Mais il ne donne jamais à ses poèmes – quoi que lui en disent ceux qui, shabbat après shabbat, viennent l'écou­ter – une importance quelconque. Il ne les signe même pas de son nom complet, se contentant d'avoir recours à telle ou telle forme d'acrostiche. C'est désormais pour lui essentiellement un gagne-pain, voilà tout ! Il ne se consi­dère pas comme un véritable poète. C'est pourquoi il refusera toujours avec humilité, mais résolument, les dif­férents projets qu'on lui apporte – clefs en mains, comme on dit – consistant à réunir ses poèmes dans un recueil. Il a une grande admiration pour des poètes comme David Elkaïm ou David Hassine, ou encore Raphaël Moshé Elbaz qu'il chante avec jubilation et délectation. Mais aussi avec une admiration enthousiaste qu'il exprime publiquement (par des onomatopées du folklore local comme « Allah, allah ! » pour dire « que c'est beau ! ») au moment même où il les chante. Mais qui est-il, fait-il observer calmement à ses amis et à ses élèves, pour oser se comparer à de telles sommités ? Le signataire de ces lignes se souvient de l'avoir entendu dire un jour : « Face à ces géants, je ne suis que poussière. »

Et reprenant un vers célèbre du poète de l'âge d'or espagnol Abraham Ibn Ezra, il ajoute : « Ne sont-ils pas des lions quand je ne suis qu'un vermisseau ? »

David aurait par ailleurs écrit une lettre dans laquelle il évoque le rapport qu'il a à ses poèmes. Il dit n'avoir jamais considéré « ces chuchotements de (son) cœur » ou ses méditations comme des textes pouvant tenir le coup face à la critique. « J'accepte, ajoutait-il, que, demain, l'oubli les frappe et en balaie jusqu'au souvenir. Je ne m'en soucie pas »

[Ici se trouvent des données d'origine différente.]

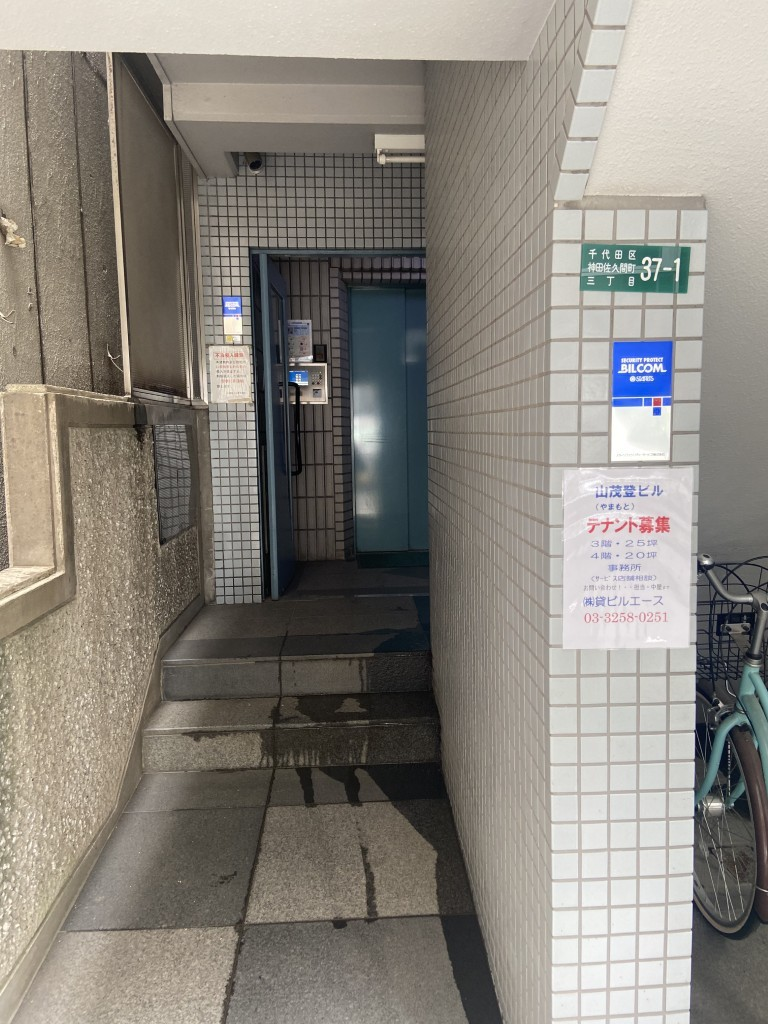 山茂登ビル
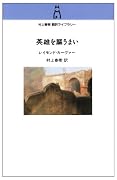 英雄を謳うまい (村上春樹翻訳ライブラリー)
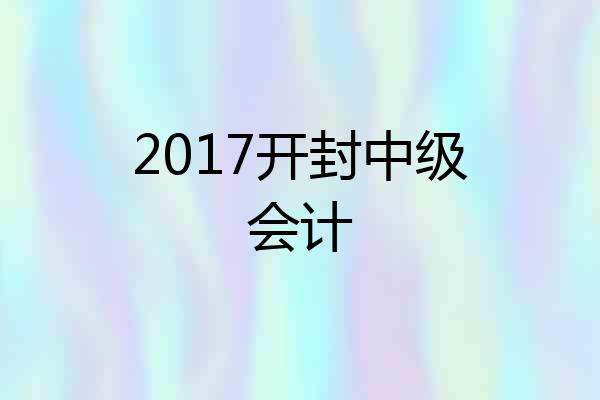 2017开封中级会计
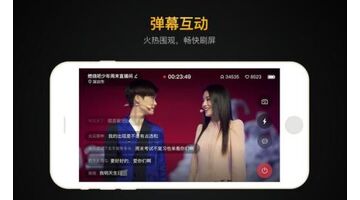 直播类APP开发费用大概是多少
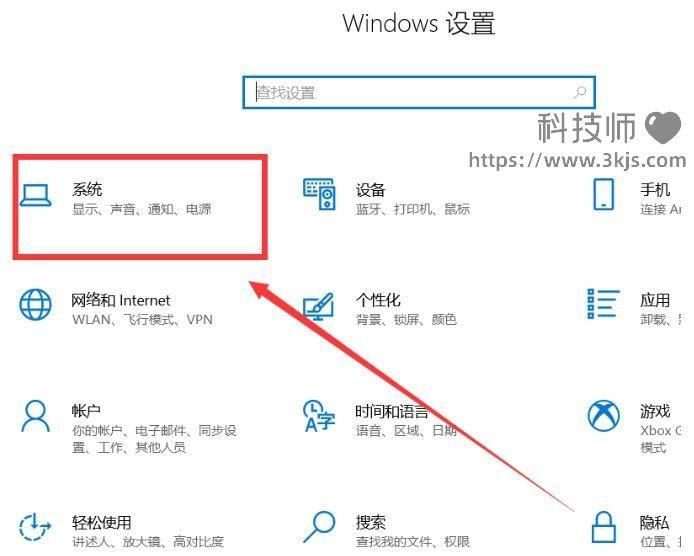 手机怎么投屏到电脑win10_手机投屏到win10电脑最简单方法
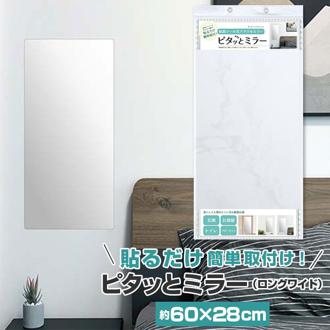 壁掛け ミラー 通販 全身 小さめ 鏡 上半身 かがみ ロング ピタッとミラー 粘着シール 割れにくい 全身鏡 玄関 ウォールミラー クローゼット お風呂 バスルーム コンパクト 東洋ケース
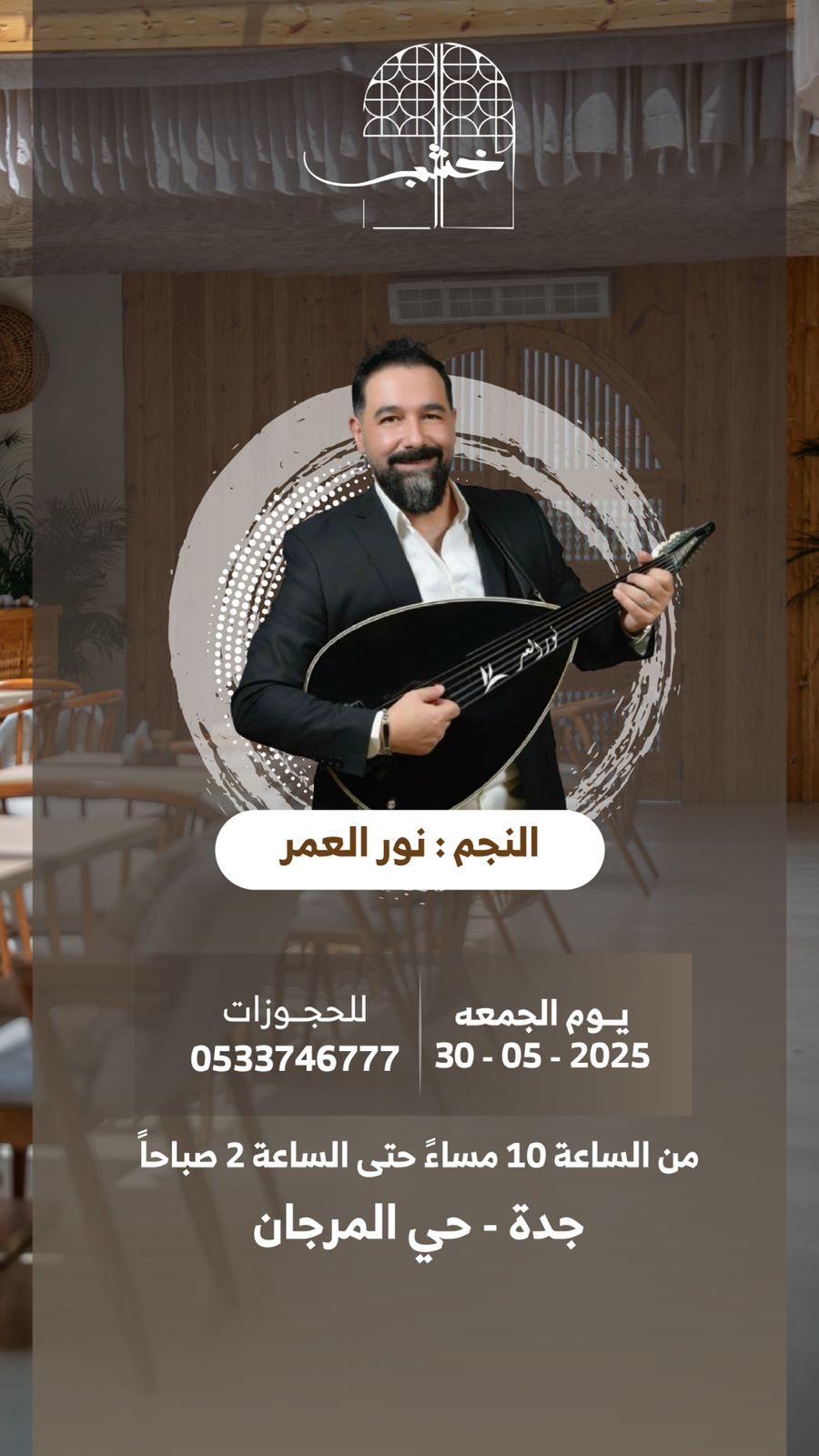 Artist Image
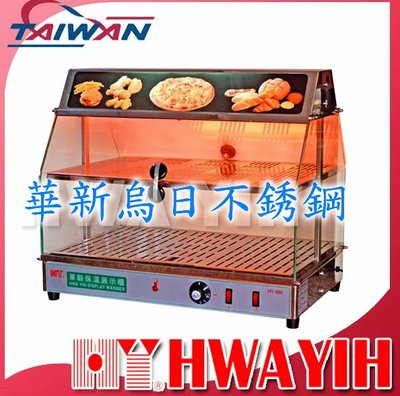 全新 華毅 HY-560 保溫展示櫥 熱食保溫展示櫥 專營商用設備 餐廚規劃 大廚房不銹鋼設備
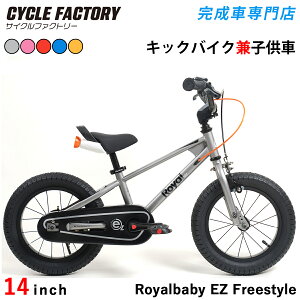 qp] 14C` i cp] g[jOoCN LbNoCN y_Ȃ] CxCr[ Royalbaby EZ Freestyle RB14B-30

Sans doute David Bouzaglo se considérait-il davantage comme musicien que comme poète, plutôt comme chantre religieux que comme un réel écrivain. De la musique avant toute chose : voilà ce qu'était son idéal. Les vers qu'il écrivait ne semblaient être pour lui que prétexte à faire vivre par le chant les modes les plus difficiles et les plus sophistiqués de la musique andalouse. Et il n'ajoutait guère foi à ceux des rabbins pourtant éminents qui, le samedi au petit matin, après l'avoir écouté, lui faisaient mille compliments sur ses poèmes et sur la beauté et l'élé­vation de son inspiration. Il s'était, en matière de poésie, formé à rude école. Il y avait appris l'exigence. Il pensait sans doute que, tant qu'à se livrer à l'écriture de poèmes, il fallait tenter d'être Yehouda Halévy ou rien. Mais des Halévy, il n'y en a qu'un par siècle – et encore ! Il importe peu : lui ne se considérait pas comme un poète. Mais tout le judaïsme marocain, en ces années 1960, n'évoquait son nom que comme l'un de ses poètes les plus représentatifs. Une sorte de porte-parole. Une fois installé en Israël, il y sera d'ailleurs – ainsi qu'on va le voir – accueilli, reconnu et célébré comme tel.